Medicolite-Machine Learning-Based Patient Care Model
Author(s) -
Rijwan Khan,
Akhilesh Kumar Srivastava,
Mahima Gupta,
P. Lalitha Surya Kumari,
Santosh Kumar
Publication year - 2022
Publication title -
computational intelligence and neuroscience
Language(s) - English
Resource type - Journals
SCImago Journal Rank - 0.605
H-Index - 52
eISSN - 1687-5273
pISSN - 1687-5265
DOI - 10.1155/2022/8109147
Subject(s) - computer science , machine learning , health care , classifier (uml) , artificial intelligence , support vector machine , cloud computing , smart phone , the internet , phone , world wide web , telecommunications , linguistics , philosophy , economics , economic growth , operating system
This paper discusses the machine learning effect on healthcare and the development of an application named “Medicolite” in which various modules have been developed for convenience with health-related problems like issues with diet.
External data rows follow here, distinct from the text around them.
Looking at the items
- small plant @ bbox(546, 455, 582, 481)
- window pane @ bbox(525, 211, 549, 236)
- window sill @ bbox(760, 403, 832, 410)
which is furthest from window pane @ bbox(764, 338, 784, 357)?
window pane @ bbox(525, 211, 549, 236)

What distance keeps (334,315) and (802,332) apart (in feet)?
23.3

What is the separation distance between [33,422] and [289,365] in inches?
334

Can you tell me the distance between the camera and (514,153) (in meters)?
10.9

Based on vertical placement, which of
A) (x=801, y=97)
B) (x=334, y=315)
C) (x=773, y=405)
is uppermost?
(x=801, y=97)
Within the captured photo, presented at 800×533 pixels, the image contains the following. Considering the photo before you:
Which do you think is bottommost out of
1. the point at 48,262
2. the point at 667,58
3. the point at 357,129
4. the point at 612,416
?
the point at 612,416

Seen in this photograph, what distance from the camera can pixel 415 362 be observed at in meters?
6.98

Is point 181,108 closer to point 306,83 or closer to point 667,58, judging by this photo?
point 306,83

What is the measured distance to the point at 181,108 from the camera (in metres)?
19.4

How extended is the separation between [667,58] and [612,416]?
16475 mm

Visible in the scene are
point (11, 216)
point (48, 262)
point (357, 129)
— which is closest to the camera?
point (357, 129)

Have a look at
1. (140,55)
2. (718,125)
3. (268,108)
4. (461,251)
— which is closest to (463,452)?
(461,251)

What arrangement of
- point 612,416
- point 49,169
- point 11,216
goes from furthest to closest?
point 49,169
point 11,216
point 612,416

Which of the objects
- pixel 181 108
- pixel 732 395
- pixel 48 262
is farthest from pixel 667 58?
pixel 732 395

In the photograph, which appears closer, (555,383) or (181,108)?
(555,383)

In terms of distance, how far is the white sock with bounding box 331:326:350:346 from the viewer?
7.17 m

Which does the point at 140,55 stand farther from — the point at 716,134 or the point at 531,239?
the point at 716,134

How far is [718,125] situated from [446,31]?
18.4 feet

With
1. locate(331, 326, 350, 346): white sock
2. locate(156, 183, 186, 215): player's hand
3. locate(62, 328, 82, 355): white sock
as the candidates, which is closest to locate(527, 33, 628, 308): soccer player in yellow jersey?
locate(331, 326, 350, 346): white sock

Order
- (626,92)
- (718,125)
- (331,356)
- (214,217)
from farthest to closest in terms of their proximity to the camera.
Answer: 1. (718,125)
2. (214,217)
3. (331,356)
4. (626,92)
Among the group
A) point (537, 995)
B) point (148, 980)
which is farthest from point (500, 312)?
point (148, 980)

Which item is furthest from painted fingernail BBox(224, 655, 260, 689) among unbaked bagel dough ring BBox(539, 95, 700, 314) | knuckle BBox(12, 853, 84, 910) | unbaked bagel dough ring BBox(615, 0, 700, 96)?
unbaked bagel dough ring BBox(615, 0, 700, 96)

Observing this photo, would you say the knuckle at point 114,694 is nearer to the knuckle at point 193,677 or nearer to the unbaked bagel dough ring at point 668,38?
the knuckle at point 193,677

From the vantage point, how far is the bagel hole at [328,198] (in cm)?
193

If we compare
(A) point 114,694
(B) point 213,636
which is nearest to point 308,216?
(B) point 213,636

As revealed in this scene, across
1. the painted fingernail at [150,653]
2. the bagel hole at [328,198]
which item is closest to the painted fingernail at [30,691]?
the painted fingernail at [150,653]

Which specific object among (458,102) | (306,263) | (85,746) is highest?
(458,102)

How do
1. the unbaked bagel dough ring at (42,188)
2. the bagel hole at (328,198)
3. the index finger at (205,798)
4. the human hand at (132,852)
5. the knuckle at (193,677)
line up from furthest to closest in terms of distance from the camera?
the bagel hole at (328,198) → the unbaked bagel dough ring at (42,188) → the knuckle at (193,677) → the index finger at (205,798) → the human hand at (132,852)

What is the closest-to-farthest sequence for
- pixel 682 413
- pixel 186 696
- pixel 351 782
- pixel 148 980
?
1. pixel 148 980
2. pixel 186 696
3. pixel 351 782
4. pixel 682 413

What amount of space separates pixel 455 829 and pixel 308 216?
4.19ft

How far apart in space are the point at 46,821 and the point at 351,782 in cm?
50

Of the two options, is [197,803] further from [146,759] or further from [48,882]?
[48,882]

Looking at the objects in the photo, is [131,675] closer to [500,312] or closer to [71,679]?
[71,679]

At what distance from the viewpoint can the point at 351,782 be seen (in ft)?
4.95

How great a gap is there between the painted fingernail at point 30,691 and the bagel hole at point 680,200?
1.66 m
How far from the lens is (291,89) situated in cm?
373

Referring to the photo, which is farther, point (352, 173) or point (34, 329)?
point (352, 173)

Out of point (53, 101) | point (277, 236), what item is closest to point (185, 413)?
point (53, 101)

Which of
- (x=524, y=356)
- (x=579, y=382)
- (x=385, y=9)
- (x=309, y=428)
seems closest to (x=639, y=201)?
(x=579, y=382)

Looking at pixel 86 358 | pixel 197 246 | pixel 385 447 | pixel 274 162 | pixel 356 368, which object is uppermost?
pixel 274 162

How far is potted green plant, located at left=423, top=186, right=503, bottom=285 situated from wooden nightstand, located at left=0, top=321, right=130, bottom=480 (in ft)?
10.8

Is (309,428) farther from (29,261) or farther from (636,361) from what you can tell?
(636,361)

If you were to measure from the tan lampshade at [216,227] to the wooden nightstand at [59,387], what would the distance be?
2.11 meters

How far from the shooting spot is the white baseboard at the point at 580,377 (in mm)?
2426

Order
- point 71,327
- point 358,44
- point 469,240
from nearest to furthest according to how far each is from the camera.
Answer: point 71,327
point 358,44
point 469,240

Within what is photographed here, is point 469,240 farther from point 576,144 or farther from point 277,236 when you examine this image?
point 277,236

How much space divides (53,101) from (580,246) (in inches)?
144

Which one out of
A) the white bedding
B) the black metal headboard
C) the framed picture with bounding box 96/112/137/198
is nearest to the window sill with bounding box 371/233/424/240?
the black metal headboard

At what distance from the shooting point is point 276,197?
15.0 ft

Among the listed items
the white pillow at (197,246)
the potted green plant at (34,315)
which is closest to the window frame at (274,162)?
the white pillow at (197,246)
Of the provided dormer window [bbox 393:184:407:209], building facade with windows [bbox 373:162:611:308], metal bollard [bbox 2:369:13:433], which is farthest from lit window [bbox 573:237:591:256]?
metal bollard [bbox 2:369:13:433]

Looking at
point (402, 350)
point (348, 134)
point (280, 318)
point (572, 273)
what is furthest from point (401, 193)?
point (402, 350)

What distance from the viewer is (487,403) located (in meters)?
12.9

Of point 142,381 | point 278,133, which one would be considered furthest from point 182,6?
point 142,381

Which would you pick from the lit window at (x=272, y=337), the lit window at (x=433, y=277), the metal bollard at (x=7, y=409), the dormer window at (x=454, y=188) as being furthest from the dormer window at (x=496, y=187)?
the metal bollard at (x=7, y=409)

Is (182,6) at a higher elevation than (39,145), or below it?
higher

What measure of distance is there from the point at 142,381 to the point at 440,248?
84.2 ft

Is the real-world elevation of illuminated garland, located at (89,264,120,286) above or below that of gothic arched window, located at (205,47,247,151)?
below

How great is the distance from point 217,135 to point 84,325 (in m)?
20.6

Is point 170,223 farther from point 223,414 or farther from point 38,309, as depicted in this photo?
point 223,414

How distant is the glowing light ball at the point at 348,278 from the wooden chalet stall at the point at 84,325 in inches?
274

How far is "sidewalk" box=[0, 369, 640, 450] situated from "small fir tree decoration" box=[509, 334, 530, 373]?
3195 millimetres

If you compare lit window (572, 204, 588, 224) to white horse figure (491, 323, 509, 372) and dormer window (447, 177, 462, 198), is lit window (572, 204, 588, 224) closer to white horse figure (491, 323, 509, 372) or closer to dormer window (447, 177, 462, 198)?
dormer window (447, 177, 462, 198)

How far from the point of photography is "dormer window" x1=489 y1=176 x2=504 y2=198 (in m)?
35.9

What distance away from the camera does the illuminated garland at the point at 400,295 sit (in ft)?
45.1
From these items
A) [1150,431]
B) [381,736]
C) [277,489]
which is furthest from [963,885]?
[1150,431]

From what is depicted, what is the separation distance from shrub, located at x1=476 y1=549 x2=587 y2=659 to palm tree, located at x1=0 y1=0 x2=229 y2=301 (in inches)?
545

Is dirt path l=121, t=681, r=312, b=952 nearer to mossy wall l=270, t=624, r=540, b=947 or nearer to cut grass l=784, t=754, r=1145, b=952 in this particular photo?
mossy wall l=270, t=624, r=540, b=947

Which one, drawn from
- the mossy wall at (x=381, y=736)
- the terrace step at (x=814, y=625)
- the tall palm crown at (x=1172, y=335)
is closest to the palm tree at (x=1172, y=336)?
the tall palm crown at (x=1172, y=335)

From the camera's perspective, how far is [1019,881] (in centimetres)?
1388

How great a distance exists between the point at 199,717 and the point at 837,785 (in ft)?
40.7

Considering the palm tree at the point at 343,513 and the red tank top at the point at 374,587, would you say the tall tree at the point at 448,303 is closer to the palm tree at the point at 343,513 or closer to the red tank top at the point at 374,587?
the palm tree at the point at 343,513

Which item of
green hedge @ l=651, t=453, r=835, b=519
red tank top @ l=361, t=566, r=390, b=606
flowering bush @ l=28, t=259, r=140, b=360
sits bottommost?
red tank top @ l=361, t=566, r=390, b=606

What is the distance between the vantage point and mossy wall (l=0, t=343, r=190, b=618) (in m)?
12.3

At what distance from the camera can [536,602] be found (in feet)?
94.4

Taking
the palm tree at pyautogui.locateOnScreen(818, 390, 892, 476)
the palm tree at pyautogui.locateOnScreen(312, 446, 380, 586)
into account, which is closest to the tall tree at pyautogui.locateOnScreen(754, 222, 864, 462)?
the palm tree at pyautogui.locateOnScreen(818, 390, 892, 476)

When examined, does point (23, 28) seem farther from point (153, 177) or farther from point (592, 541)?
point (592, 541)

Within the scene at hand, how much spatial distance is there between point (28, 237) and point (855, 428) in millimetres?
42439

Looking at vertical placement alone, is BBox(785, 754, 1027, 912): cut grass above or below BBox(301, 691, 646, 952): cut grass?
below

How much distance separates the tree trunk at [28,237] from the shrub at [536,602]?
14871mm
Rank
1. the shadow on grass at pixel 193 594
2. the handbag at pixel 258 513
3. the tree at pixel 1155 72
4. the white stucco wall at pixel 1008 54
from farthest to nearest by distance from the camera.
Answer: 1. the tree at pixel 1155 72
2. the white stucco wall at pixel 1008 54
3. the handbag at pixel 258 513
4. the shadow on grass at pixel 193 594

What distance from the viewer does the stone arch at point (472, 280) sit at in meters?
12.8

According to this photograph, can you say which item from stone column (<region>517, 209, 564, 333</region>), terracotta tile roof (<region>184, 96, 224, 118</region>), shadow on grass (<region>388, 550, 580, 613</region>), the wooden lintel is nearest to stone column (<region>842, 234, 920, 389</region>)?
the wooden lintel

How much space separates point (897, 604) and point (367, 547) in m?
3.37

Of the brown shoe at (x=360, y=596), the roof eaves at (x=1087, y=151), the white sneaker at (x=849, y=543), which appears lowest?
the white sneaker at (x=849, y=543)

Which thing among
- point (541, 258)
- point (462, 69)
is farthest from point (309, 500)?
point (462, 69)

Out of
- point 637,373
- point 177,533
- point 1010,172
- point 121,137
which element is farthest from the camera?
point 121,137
It also provides online doctor appointments from home and medication through the phone. A healthcare system is “Smart” when it can decide on its own and can prescribe patients life-saving drugs. Machine learning helps in capturing data that are large and contain sensitive information about the patients, so data security is one of the important aspects of this system. It is a health system that uses trending technologies and mobile internet to connect people and healthcare institutions to make them aware of their health condition by intelligently responding to their questions. It perceives information through machine learning and processes this information using cloud computing. With the new technologies, the system decreases the manual intervention in healthcare. Every single piece of information has been saved in the system and the user can access it any time. Furthermore, users can take appointments at any time without standing in a queue. In this paper, the authors proposed a CNN-based classifier. This CNN-based classifier is faster than SVM-based classifier. When these two classifiers are compared based on training and testing sessions, it has been found that the CNN has taken less time (30 seconds) compared to SVM (58 seconds).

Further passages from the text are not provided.